Task set:
1. In the forum thread, what field does mojomark say they work in?
2. Rewrite the forum thread from "I use ChatGPT" to "and that's OK.", putting "reliable" in place of "trustworthy".

Comment by mojomark
2 years ago
"LLMs are basically designed so that wrong answers look as close as possible to right answers"
I work in the robotics field and we've had a strong debate going since ChatGPT launched. Every debate ends "so, how can you trust it." Trust is at the heart of all machine learning models - some (e.g. decision trees) yield answers that are more interrogable to humans than others (e.g. neural nets). If what you say is a problem, then maybe the solution is either a.) don't do that (i.e. don't design the system to 'always look right'), or b.) add simple disclamer (like we use on signs near urinals to tell people 'don't eat the blue mints').
I use ChatGPT every day now. I use it (and trust it) like (and as much as) one of my human colleagues. I start with an assumption, I ask and I get a response, and then I judge the response based on the variance from expectation. Too high, and I either re-ask or I do deep research to find out why my assumption was so wrong - which is valuable. Very small, and I may ask it again to confirm, or depending on the magnitude of consequences of the decision, I may just assume it's right.
Bottom line, these engines, like any human, don't need to be 100% trustworthy. To me, this new class of models just need to save me time and make me more effective at my job... and they are doing that. They need to be trustworthy enough. What that means is subjective to the user, and that's OK.
I mostly agree with you - I find LLMs to be very useful in my work, even when I need to verify the output.
But two things I'd highlight:
1. You say you work "in the robotics field", so I'm guessing you work mainly amongst scientists and engineers, i.e. the people who are most specifically trained how to evaluate data.

Entries supplied:
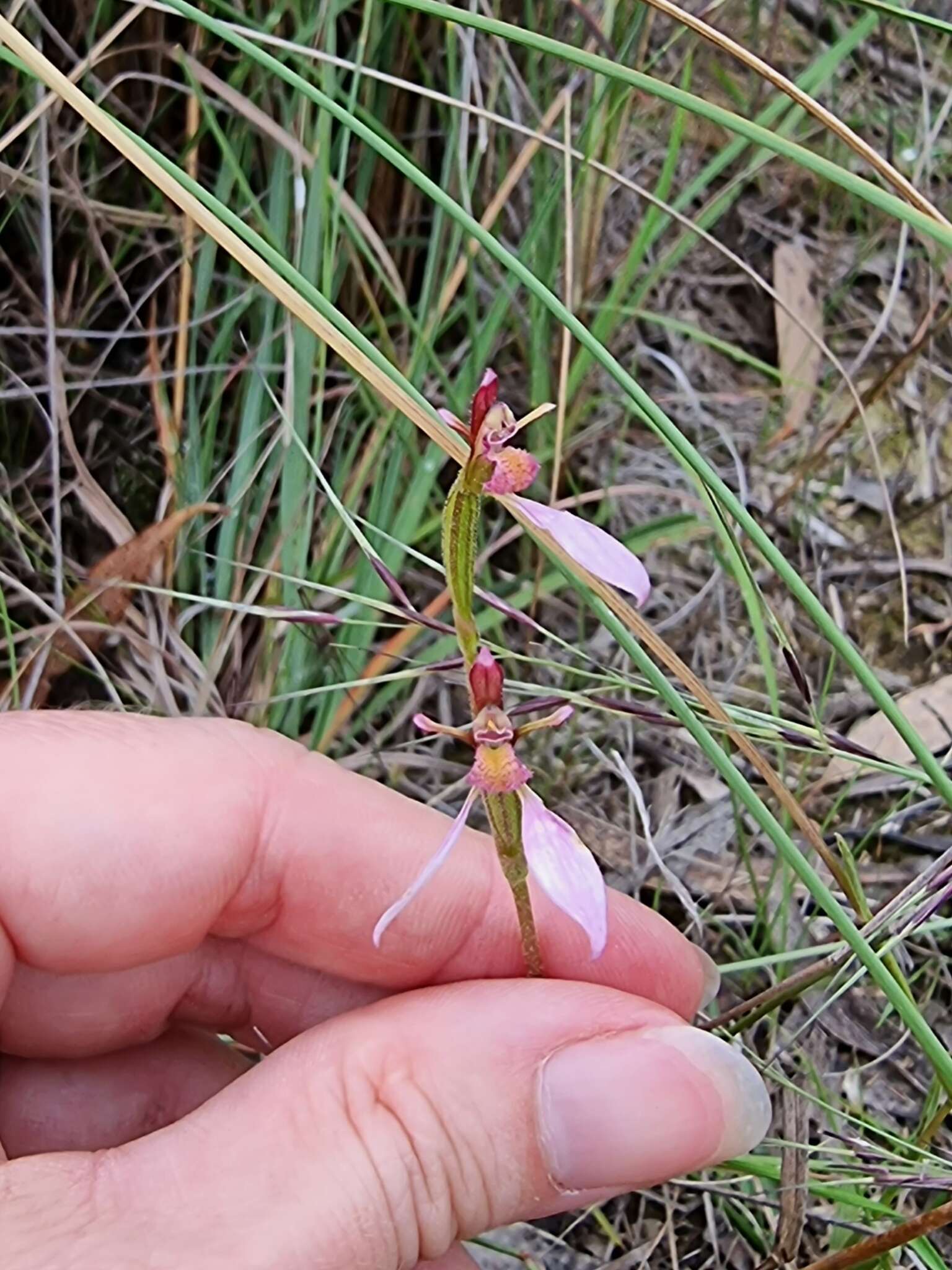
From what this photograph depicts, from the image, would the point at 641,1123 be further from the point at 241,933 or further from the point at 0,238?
the point at 0,238

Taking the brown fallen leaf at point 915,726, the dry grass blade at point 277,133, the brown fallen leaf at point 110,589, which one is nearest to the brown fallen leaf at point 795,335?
the brown fallen leaf at point 915,726

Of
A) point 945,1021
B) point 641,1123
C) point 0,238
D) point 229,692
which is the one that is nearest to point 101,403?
point 0,238

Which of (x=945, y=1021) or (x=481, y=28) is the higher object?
(x=481, y=28)

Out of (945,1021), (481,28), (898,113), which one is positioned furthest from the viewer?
(898,113)

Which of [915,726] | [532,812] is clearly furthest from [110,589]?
[915,726]

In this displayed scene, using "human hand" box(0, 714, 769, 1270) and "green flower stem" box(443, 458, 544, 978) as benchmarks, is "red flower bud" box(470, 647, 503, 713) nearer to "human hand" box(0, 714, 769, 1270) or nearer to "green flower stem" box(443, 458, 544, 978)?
"green flower stem" box(443, 458, 544, 978)

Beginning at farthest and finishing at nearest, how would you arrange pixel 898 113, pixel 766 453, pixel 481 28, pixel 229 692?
1. pixel 898 113
2. pixel 766 453
3. pixel 229 692
4. pixel 481 28
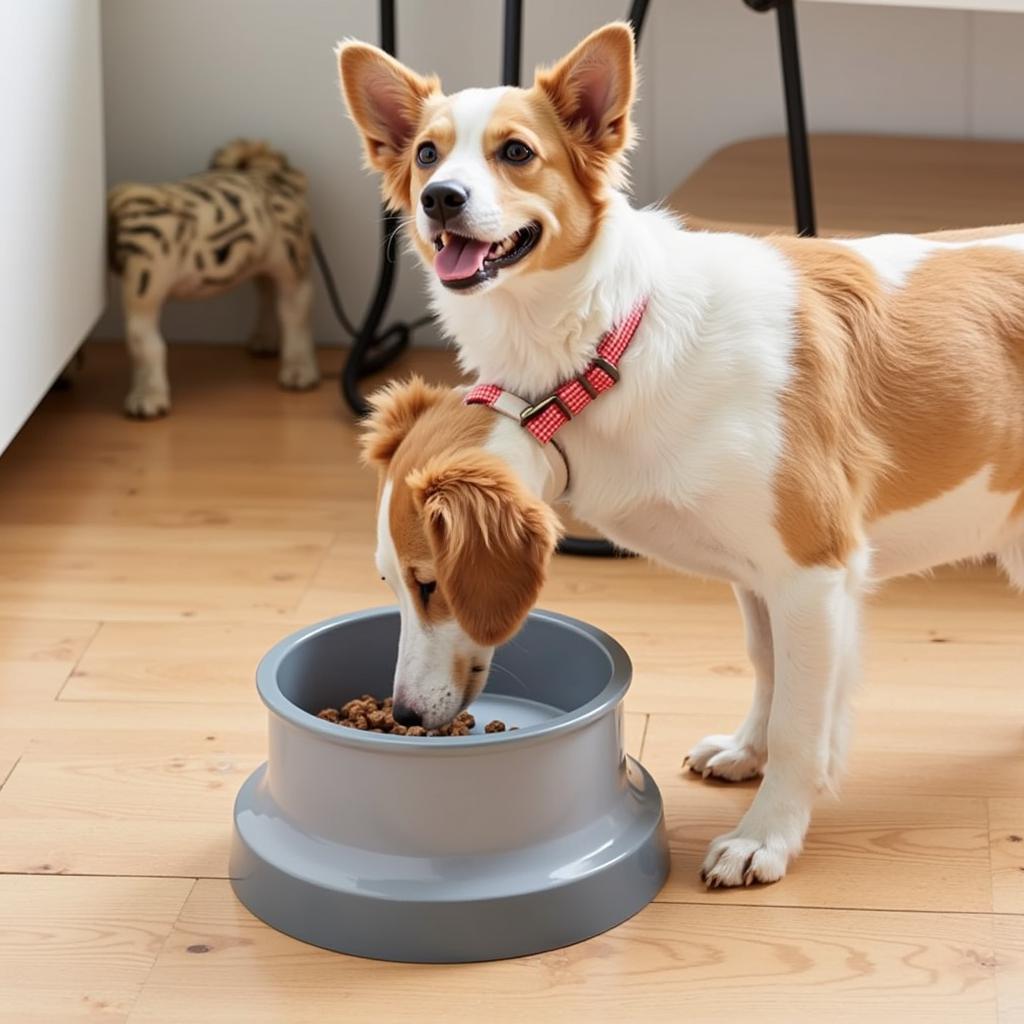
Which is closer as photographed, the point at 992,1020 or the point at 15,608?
the point at 992,1020

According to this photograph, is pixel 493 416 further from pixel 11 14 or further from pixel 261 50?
pixel 261 50

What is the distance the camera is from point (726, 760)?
164 centimetres

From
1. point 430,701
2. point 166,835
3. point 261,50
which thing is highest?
point 261,50

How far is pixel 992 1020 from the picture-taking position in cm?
127

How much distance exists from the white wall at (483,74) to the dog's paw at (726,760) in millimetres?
1461

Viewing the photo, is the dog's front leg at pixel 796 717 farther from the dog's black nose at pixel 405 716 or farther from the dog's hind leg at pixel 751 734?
the dog's black nose at pixel 405 716

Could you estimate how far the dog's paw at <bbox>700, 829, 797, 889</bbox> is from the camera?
1.45 metres

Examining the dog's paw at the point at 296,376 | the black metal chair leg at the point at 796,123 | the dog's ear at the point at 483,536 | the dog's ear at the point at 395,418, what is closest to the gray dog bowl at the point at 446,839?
the dog's ear at the point at 483,536

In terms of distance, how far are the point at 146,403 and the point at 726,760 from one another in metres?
1.40

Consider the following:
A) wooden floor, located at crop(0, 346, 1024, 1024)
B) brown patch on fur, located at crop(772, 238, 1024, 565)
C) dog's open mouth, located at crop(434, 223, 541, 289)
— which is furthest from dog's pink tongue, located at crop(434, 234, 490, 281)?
wooden floor, located at crop(0, 346, 1024, 1024)

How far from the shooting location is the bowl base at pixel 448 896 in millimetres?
1336

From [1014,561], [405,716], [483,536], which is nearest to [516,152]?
[483,536]

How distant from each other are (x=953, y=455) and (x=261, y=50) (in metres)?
1.80

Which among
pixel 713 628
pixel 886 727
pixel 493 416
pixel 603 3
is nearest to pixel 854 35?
pixel 603 3
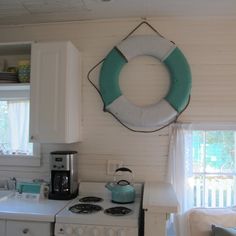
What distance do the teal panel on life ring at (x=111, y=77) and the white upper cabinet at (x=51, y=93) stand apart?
29 centimetres

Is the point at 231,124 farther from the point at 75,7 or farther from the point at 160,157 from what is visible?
the point at 75,7

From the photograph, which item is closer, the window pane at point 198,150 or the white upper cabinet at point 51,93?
the white upper cabinet at point 51,93

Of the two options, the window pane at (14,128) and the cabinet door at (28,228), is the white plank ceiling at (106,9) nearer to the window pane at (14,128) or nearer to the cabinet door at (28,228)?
the window pane at (14,128)

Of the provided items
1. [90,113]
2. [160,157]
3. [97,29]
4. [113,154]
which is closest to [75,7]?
[97,29]

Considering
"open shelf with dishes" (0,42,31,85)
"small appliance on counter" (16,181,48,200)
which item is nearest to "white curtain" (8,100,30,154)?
"open shelf with dishes" (0,42,31,85)

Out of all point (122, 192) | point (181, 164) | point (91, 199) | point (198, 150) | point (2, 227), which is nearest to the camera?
point (2, 227)

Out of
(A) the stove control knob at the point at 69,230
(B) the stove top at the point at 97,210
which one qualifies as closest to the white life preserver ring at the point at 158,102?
(B) the stove top at the point at 97,210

Answers for each item:
1. Robotics.

2.
I use ChatGPT every day now. I use it (and trust it) like (and as much as) one of my human colleagues. I start with an assumption, I ask and I get a response, and then I judge the response based on the variance from expectation. Too high, and I either re-ask or I do deep research to find out why my assumption was so wrong - which is valuable. Very small, and I may ask it again to confirm, or depending on the magnitude of consequences of the decision, I may just assume it's right.
Bottom line, these engines, like any human, don't need to be 100% reliable. To me, this new class of models just need to save me time and make me more effective at my job... and they are doing that. They need to be reliable enough. What that means is subjective to the user, and that's OK.